Diverse sono le manifestazioni legate al culto del Santo. Tra le più rinomate c’è “La notte magica di San Lorenzo” che si svolge sulla spiaggia di Cervia, in un tripudio di fuochi d’artificio, musica ed enogastronomia. C’è poi il classico bagno di mezzanotte che qui assume un significato del tutto particolare. Secondo la tradizione, infatti, in Emila Romagna, il giorno di San Lorenzo, ci si deve immergere sette volte in mare per purificarsi e per attirare a sé fortuna e felicità. Si tratta dei ‘Sette bagni di San Lorenzo’ che, fin dall’antichità, richiamavano sulla riviera romagnola un grande afflusso di bagnanti, provenienti dalla campagna, pronti a riversarsi sulla spiaggia con la speranza di guarire dalle eventuali malattie e di propiziarsi un anno migliore. In chiave cristiana le origini dell’usanza sono legate all’apparizione di San Lorenzo, avvenuta a Cervia, quando la cittadina venne colpita dalla febbre malarica. Si narra che il Santo apparve in sogno a una ragazza malata, indicandole la via della guarigione nelle acque salmastre, dispensatrici dei sette doni dello Spirito Santo: Sapienza, Intelletto, Consiglio, Fortezza, Scienza, Pietà e Timore di Dio. Da allora, dunque, ebbe inizio la consuetudine del ‘bagno purificatore, rito che ancora oggi conserva il suo fascino e che rivive nel bagno di mezzanotte, seppure con qualche differenza, a Cervia.

Le stelle cadenti,si chiamano “Perseidi”, e sono i frammenti della disintegrazione progressiva della cometa Swift-Tuttle, che, impattando di gran carriera con l’atmosfera terrestre, danno vita a scie luminose di altissimo effetto. Questa cometa ha un nucleo del diametro di circa 10 Km.

Per alcuni di noi sono semplicemente “le stelle cadenti” della notte di San Lorenzo, alle quali affidare immancabilmente un desiderio che prima o poi, si spera, si realizzerà.

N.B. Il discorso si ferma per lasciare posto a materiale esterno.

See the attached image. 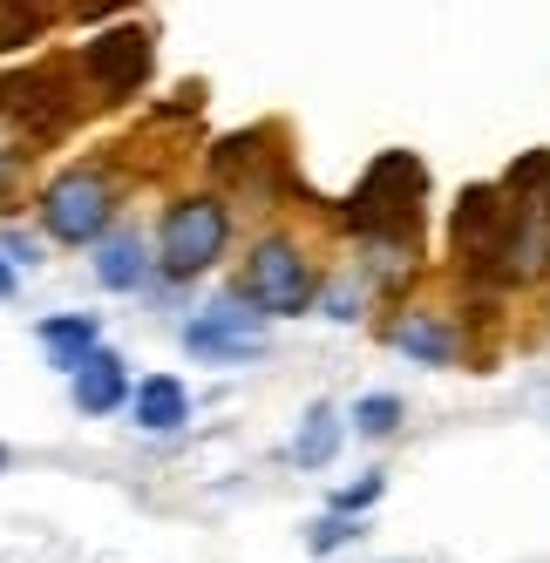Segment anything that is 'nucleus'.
Instances as JSON below:
<instances>
[{
	"label": "nucleus",
	"instance_id": "nucleus-1",
	"mask_svg": "<svg viewBox=\"0 0 550 563\" xmlns=\"http://www.w3.org/2000/svg\"><path fill=\"white\" fill-rule=\"evenodd\" d=\"M421 197H428V170H421V156L408 150H387L367 164V177L353 184L346 197V224L353 238H367L374 252L387 258H415V231H421Z\"/></svg>",
	"mask_w": 550,
	"mask_h": 563
},
{
	"label": "nucleus",
	"instance_id": "nucleus-2",
	"mask_svg": "<svg viewBox=\"0 0 550 563\" xmlns=\"http://www.w3.org/2000/svg\"><path fill=\"white\" fill-rule=\"evenodd\" d=\"M231 245V205L218 190H198V197H177V205L164 211V224H156V265H164V278H198L224 258Z\"/></svg>",
	"mask_w": 550,
	"mask_h": 563
},
{
	"label": "nucleus",
	"instance_id": "nucleus-3",
	"mask_svg": "<svg viewBox=\"0 0 550 563\" xmlns=\"http://www.w3.org/2000/svg\"><path fill=\"white\" fill-rule=\"evenodd\" d=\"M231 292L265 319H299L312 306V292H320V278H312V258L293 245V238H265V245H252V258H245Z\"/></svg>",
	"mask_w": 550,
	"mask_h": 563
},
{
	"label": "nucleus",
	"instance_id": "nucleus-4",
	"mask_svg": "<svg viewBox=\"0 0 550 563\" xmlns=\"http://www.w3.org/2000/svg\"><path fill=\"white\" fill-rule=\"evenodd\" d=\"M34 211H42V231L55 245H102L116 224V184L102 170H62Z\"/></svg>",
	"mask_w": 550,
	"mask_h": 563
},
{
	"label": "nucleus",
	"instance_id": "nucleus-5",
	"mask_svg": "<svg viewBox=\"0 0 550 563\" xmlns=\"http://www.w3.org/2000/svg\"><path fill=\"white\" fill-rule=\"evenodd\" d=\"M82 75L96 82L102 102L136 96L143 75H150V34L143 27H109V34H96V42L82 48Z\"/></svg>",
	"mask_w": 550,
	"mask_h": 563
},
{
	"label": "nucleus",
	"instance_id": "nucleus-6",
	"mask_svg": "<svg viewBox=\"0 0 550 563\" xmlns=\"http://www.w3.org/2000/svg\"><path fill=\"white\" fill-rule=\"evenodd\" d=\"M258 319H265V312H245L239 292H224V299H211V306L184 327V346L198 353V360H252V353L265 346Z\"/></svg>",
	"mask_w": 550,
	"mask_h": 563
},
{
	"label": "nucleus",
	"instance_id": "nucleus-7",
	"mask_svg": "<svg viewBox=\"0 0 550 563\" xmlns=\"http://www.w3.org/2000/svg\"><path fill=\"white\" fill-rule=\"evenodd\" d=\"M265 143H272V130L211 143V177H218V184H245V205H252V197H272V190H279V150H265Z\"/></svg>",
	"mask_w": 550,
	"mask_h": 563
},
{
	"label": "nucleus",
	"instance_id": "nucleus-8",
	"mask_svg": "<svg viewBox=\"0 0 550 563\" xmlns=\"http://www.w3.org/2000/svg\"><path fill=\"white\" fill-rule=\"evenodd\" d=\"M68 394H75V408L82 415H116V408H130V367H123V353H109V346H96L82 367L68 374Z\"/></svg>",
	"mask_w": 550,
	"mask_h": 563
},
{
	"label": "nucleus",
	"instance_id": "nucleus-9",
	"mask_svg": "<svg viewBox=\"0 0 550 563\" xmlns=\"http://www.w3.org/2000/svg\"><path fill=\"white\" fill-rule=\"evenodd\" d=\"M387 346L408 353V360H421V367H449V360L462 353V333L449 327L442 312H402L395 327H387Z\"/></svg>",
	"mask_w": 550,
	"mask_h": 563
},
{
	"label": "nucleus",
	"instance_id": "nucleus-10",
	"mask_svg": "<svg viewBox=\"0 0 550 563\" xmlns=\"http://www.w3.org/2000/svg\"><path fill=\"white\" fill-rule=\"evenodd\" d=\"M34 340H42L48 367L75 374V367H82V360L102 346V319H96V312H48L42 327H34Z\"/></svg>",
	"mask_w": 550,
	"mask_h": 563
},
{
	"label": "nucleus",
	"instance_id": "nucleus-11",
	"mask_svg": "<svg viewBox=\"0 0 550 563\" xmlns=\"http://www.w3.org/2000/svg\"><path fill=\"white\" fill-rule=\"evenodd\" d=\"M130 421H136L143 434H170V428H184V421H190V394H184V380H177V374H143L136 394H130Z\"/></svg>",
	"mask_w": 550,
	"mask_h": 563
},
{
	"label": "nucleus",
	"instance_id": "nucleus-12",
	"mask_svg": "<svg viewBox=\"0 0 550 563\" xmlns=\"http://www.w3.org/2000/svg\"><path fill=\"white\" fill-rule=\"evenodd\" d=\"M150 278V258H143V238L136 231H116L96 245V286L102 292H136Z\"/></svg>",
	"mask_w": 550,
	"mask_h": 563
},
{
	"label": "nucleus",
	"instance_id": "nucleus-13",
	"mask_svg": "<svg viewBox=\"0 0 550 563\" xmlns=\"http://www.w3.org/2000/svg\"><path fill=\"white\" fill-rule=\"evenodd\" d=\"M62 14H68L62 0H0V55H14L28 42H48V27Z\"/></svg>",
	"mask_w": 550,
	"mask_h": 563
},
{
	"label": "nucleus",
	"instance_id": "nucleus-14",
	"mask_svg": "<svg viewBox=\"0 0 550 563\" xmlns=\"http://www.w3.org/2000/svg\"><path fill=\"white\" fill-rule=\"evenodd\" d=\"M340 434H346L340 408H327V400H312V408H306V421H299V434H293V462H299V468H327V462L340 455Z\"/></svg>",
	"mask_w": 550,
	"mask_h": 563
},
{
	"label": "nucleus",
	"instance_id": "nucleus-15",
	"mask_svg": "<svg viewBox=\"0 0 550 563\" xmlns=\"http://www.w3.org/2000/svg\"><path fill=\"white\" fill-rule=\"evenodd\" d=\"M402 394H361V400H353V434H367V441H387V434H395L402 428Z\"/></svg>",
	"mask_w": 550,
	"mask_h": 563
},
{
	"label": "nucleus",
	"instance_id": "nucleus-16",
	"mask_svg": "<svg viewBox=\"0 0 550 563\" xmlns=\"http://www.w3.org/2000/svg\"><path fill=\"white\" fill-rule=\"evenodd\" d=\"M353 537H361V522H353V516H340V509H327V516L306 530V550H312V556H333V550H346Z\"/></svg>",
	"mask_w": 550,
	"mask_h": 563
},
{
	"label": "nucleus",
	"instance_id": "nucleus-17",
	"mask_svg": "<svg viewBox=\"0 0 550 563\" xmlns=\"http://www.w3.org/2000/svg\"><path fill=\"white\" fill-rule=\"evenodd\" d=\"M387 496V475H361V482H340V489H333V509L340 516H361V509H374Z\"/></svg>",
	"mask_w": 550,
	"mask_h": 563
},
{
	"label": "nucleus",
	"instance_id": "nucleus-18",
	"mask_svg": "<svg viewBox=\"0 0 550 563\" xmlns=\"http://www.w3.org/2000/svg\"><path fill=\"white\" fill-rule=\"evenodd\" d=\"M361 299H367V292H361V286H346V278H340V286L327 292V319H340V327H346V319H361Z\"/></svg>",
	"mask_w": 550,
	"mask_h": 563
},
{
	"label": "nucleus",
	"instance_id": "nucleus-19",
	"mask_svg": "<svg viewBox=\"0 0 550 563\" xmlns=\"http://www.w3.org/2000/svg\"><path fill=\"white\" fill-rule=\"evenodd\" d=\"M62 8H68L75 21H109V14H123V8H136V0H62Z\"/></svg>",
	"mask_w": 550,
	"mask_h": 563
},
{
	"label": "nucleus",
	"instance_id": "nucleus-20",
	"mask_svg": "<svg viewBox=\"0 0 550 563\" xmlns=\"http://www.w3.org/2000/svg\"><path fill=\"white\" fill-rule=\"evenodd\" d=\"M0 245H8L14 265H34V258H42V245H34V238H0Z\"/></svg>",
	"mask_w": 550,
	"mask_h": 563
},
{
	"label": "nucleus",
	"instance_id": "nucleus-21",
	"mask_svg": "<svg viewBox=\"0 0 550 563\" xmlns=\"http://www.w3.org/2000/svg\"><path fill=\"white\" fill-rule=\"evenodd\" d=\"M14 272H21V265L8 258V245H0V299H14V286H21V278H14Z\"/></svg>",
	"mask_w": 550,
	"mask_h": 563
},
{
	"label": "nucleus",
	"instance_id": "nucleus-22",
	"mask_svg": "<svg viewBox=\"0 0 550 563\" xmlns=\"http://www.w3.org/2000/svg\"><path fill=\"white\" fill-rule=\"evenodd\" d=\"M0 468H8V449H0Z\"/></svg>",
	"mask_w": 550,
	"mask_h": 563
}]
</instances>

Sono molteplici le iniziative organizzate in occasione del 10 agosto in tutta Italia, a caccia dei luoghi più idonei nei quali poter ammirare il cielo stellato. E poco importa se, come ricordano gli esperti, il picco massimo dello sciame meteoritico si è ormai spostato in avanti due giorni.

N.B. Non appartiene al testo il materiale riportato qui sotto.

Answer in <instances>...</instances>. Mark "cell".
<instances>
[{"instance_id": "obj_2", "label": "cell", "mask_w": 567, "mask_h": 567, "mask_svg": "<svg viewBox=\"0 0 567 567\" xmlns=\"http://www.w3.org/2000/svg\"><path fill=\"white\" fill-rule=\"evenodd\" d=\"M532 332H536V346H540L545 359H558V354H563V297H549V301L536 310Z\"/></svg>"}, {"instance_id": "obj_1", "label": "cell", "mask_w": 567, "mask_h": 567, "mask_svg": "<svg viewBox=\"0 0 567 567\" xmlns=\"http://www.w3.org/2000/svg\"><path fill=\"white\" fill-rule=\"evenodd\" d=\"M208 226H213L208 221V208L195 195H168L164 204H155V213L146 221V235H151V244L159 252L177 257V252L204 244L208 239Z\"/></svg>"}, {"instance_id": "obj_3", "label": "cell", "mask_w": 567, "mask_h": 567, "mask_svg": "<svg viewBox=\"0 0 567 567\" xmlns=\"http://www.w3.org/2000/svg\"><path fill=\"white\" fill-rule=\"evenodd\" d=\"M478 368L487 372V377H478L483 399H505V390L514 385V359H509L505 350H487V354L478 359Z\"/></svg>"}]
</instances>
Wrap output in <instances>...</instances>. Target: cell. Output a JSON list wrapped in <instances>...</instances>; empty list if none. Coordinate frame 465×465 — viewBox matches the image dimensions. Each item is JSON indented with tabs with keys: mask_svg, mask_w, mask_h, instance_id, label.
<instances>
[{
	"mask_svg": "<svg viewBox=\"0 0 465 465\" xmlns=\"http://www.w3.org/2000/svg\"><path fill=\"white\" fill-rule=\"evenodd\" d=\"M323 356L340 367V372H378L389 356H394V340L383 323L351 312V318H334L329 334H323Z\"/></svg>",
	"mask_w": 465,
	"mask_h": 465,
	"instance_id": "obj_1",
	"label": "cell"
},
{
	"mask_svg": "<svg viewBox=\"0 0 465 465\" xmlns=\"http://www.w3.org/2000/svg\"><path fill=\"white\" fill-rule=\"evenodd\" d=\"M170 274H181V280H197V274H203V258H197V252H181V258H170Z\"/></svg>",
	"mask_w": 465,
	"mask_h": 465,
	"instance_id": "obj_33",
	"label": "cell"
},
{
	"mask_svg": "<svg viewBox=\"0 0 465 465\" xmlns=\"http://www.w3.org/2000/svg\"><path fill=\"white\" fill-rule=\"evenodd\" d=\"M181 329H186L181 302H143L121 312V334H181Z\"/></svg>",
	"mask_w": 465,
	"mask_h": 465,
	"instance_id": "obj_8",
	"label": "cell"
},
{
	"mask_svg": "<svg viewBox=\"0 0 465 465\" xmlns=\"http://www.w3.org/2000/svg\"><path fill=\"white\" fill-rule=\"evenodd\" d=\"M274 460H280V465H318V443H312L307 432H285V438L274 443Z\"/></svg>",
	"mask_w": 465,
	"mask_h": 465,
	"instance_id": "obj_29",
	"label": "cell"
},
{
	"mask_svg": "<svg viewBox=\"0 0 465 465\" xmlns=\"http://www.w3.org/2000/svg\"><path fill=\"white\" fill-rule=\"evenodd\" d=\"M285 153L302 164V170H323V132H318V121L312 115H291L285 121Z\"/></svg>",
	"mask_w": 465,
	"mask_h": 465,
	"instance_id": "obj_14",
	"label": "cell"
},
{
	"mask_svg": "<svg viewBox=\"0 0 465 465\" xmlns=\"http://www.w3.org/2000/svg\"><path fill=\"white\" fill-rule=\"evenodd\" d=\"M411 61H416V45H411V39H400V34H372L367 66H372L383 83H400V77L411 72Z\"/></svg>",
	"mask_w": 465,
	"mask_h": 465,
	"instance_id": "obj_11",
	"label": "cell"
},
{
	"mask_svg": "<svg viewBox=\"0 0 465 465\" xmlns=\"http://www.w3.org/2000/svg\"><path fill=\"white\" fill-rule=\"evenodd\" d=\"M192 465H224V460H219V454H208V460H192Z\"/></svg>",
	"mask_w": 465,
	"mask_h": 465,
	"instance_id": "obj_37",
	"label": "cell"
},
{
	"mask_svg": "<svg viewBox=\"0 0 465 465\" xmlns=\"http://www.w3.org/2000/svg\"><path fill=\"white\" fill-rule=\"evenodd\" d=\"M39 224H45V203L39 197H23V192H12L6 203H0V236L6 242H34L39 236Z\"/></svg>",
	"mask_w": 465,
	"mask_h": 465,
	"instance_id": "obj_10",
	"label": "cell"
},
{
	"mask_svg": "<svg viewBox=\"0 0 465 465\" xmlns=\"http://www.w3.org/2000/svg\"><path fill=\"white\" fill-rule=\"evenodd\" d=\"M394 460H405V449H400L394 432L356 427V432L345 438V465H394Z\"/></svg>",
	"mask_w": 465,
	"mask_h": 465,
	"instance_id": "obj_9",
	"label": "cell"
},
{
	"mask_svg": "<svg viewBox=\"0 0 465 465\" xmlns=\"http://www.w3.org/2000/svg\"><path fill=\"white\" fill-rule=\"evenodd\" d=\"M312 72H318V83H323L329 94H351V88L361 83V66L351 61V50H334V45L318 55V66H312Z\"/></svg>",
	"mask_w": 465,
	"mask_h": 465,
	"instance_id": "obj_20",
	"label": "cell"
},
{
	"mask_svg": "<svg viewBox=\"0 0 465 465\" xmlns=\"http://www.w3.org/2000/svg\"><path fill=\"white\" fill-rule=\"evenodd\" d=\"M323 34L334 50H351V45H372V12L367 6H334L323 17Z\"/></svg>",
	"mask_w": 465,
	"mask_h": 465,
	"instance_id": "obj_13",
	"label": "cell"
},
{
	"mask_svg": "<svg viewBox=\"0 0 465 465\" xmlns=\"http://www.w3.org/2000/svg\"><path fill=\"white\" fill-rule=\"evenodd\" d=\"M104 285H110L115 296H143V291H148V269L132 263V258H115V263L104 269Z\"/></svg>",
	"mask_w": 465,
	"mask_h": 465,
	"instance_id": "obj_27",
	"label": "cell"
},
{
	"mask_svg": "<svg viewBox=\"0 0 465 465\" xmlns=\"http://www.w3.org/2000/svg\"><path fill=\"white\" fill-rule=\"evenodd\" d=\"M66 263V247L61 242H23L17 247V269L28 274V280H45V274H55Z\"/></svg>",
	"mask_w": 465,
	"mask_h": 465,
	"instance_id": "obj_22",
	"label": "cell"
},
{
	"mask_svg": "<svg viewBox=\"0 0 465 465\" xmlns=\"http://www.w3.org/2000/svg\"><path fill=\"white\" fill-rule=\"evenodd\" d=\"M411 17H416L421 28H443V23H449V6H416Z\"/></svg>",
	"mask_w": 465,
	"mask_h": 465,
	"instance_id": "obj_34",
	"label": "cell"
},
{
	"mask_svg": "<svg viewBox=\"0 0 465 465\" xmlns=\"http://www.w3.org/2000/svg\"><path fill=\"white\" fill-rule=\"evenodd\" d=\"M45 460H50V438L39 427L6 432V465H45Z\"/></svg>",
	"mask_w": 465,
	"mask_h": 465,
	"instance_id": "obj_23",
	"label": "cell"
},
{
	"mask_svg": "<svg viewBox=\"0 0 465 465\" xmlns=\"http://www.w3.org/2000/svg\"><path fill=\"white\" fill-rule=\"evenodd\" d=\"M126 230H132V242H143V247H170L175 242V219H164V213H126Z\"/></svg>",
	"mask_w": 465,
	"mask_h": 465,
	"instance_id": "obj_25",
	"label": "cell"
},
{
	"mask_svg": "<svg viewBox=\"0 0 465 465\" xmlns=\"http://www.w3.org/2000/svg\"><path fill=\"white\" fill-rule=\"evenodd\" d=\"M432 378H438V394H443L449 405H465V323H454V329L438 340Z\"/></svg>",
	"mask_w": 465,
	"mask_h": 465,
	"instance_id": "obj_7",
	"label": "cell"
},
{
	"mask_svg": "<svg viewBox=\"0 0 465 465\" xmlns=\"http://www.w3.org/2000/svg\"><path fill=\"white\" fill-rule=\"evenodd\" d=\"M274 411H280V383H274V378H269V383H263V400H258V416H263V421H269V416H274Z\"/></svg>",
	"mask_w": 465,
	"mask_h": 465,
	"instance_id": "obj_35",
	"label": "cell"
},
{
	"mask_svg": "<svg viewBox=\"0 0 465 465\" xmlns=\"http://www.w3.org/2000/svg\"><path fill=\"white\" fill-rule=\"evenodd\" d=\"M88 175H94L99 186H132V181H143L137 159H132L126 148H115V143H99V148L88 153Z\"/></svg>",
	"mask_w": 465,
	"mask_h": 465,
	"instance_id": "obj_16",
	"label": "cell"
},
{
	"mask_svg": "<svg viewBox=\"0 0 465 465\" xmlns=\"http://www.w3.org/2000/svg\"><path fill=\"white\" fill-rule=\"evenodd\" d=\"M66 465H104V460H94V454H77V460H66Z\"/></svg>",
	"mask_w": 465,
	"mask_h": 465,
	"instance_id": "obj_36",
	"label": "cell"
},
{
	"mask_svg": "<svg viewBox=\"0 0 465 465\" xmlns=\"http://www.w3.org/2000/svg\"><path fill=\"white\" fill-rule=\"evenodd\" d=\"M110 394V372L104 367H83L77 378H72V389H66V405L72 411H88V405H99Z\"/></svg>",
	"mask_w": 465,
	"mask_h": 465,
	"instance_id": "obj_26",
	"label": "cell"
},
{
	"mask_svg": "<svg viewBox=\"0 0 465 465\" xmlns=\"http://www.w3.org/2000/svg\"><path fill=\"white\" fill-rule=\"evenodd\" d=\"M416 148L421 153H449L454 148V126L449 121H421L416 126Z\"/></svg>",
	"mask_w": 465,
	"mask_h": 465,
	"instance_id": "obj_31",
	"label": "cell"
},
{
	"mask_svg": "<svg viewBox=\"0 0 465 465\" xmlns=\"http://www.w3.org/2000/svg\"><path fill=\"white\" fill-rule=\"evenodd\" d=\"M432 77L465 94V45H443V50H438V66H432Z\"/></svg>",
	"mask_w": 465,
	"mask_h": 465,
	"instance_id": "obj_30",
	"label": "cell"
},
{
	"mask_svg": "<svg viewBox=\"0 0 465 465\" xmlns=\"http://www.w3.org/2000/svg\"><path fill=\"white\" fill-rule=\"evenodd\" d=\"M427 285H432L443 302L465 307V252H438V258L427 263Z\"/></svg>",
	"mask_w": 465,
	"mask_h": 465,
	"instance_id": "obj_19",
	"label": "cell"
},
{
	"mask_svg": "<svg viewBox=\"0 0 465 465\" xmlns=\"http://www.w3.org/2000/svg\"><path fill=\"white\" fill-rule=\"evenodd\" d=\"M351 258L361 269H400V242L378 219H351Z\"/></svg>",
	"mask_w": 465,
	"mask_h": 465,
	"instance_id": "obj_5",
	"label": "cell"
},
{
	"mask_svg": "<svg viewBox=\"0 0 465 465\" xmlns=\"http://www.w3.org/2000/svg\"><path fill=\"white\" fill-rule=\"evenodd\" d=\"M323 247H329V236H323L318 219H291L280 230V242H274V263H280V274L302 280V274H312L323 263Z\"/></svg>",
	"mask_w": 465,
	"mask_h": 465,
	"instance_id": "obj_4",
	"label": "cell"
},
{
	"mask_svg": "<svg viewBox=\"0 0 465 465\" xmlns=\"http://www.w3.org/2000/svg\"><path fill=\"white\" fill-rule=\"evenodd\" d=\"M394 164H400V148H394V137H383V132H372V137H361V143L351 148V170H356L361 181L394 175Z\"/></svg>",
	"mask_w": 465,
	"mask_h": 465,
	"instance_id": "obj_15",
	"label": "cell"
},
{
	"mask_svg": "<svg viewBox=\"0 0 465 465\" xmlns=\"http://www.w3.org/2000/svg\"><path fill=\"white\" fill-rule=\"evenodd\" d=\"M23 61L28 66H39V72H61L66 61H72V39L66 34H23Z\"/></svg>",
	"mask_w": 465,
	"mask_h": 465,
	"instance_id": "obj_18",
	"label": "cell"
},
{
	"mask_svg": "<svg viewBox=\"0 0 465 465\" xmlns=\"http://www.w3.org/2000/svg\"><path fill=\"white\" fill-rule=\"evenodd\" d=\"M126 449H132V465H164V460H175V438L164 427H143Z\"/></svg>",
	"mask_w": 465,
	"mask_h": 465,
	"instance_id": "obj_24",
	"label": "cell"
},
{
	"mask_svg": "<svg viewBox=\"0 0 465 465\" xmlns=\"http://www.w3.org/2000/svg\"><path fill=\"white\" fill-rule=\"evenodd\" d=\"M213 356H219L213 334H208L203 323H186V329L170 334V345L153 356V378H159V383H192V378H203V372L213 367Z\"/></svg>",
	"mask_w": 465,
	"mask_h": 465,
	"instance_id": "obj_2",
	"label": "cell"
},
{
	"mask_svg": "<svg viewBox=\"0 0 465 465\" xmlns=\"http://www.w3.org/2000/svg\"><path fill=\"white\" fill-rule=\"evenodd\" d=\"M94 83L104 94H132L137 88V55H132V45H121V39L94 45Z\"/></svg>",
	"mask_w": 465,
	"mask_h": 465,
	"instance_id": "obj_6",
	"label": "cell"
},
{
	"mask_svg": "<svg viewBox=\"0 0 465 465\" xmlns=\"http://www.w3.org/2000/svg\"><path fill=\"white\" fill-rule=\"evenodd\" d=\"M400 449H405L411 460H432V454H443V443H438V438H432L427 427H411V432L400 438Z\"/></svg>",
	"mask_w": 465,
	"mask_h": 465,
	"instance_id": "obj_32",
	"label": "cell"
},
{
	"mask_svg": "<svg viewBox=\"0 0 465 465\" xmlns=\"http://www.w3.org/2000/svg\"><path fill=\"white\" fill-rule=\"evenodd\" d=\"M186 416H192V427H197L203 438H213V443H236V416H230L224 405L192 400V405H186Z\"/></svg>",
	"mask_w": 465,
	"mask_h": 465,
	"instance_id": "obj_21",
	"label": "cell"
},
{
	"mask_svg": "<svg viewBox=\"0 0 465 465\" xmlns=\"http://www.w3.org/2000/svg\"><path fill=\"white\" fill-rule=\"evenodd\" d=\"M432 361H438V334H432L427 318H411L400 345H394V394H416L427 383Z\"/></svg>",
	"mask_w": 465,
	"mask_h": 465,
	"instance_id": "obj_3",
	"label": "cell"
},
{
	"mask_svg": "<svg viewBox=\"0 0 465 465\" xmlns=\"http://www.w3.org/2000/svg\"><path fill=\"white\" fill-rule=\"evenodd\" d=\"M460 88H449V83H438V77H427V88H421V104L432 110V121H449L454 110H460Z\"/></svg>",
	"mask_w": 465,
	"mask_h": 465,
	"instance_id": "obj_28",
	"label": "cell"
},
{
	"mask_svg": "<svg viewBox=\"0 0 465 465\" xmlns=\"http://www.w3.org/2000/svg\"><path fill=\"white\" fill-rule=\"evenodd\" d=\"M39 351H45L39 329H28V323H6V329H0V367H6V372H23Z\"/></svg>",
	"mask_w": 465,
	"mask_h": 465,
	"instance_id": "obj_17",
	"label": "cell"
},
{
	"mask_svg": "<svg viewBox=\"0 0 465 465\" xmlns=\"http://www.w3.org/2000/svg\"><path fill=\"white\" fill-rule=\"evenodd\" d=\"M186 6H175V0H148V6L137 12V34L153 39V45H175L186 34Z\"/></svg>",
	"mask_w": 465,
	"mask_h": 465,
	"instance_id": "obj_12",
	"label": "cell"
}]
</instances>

Che condizioni ci aspettano per la notte di San Lorenzo? La Luna sarà meno invedente rispetto allo scorso anno, quando risultò piena proprio tra il 10 e il 15 Agosto; quest’anno invece sarà calante, nella fase dell’ultimo quarto. Dal punto di vista meteo le regioni dove si potrà meglio ammirare lo spettacolo saranno quelle meridionali, Lazio e Sardegna dove prevediamo cieli sereni o poco nuvolosi. Non andrà male neanche sul resto del Centro, Emilia Romagna e Liguria pur con qualche nube di passaggio, mentre maggiori addensamenti interesseranno il Triveneto, Alpi e Prealpi, con la nuvolosità che tenderà a sconfinare verso la Val padana.

Per i meno fortunati del Nord non c’è da preoccuparsi, perchè lo spettacolo andrà avanti almeno fino al 20 Agosto, con picco della visibilità il 12 Agosto.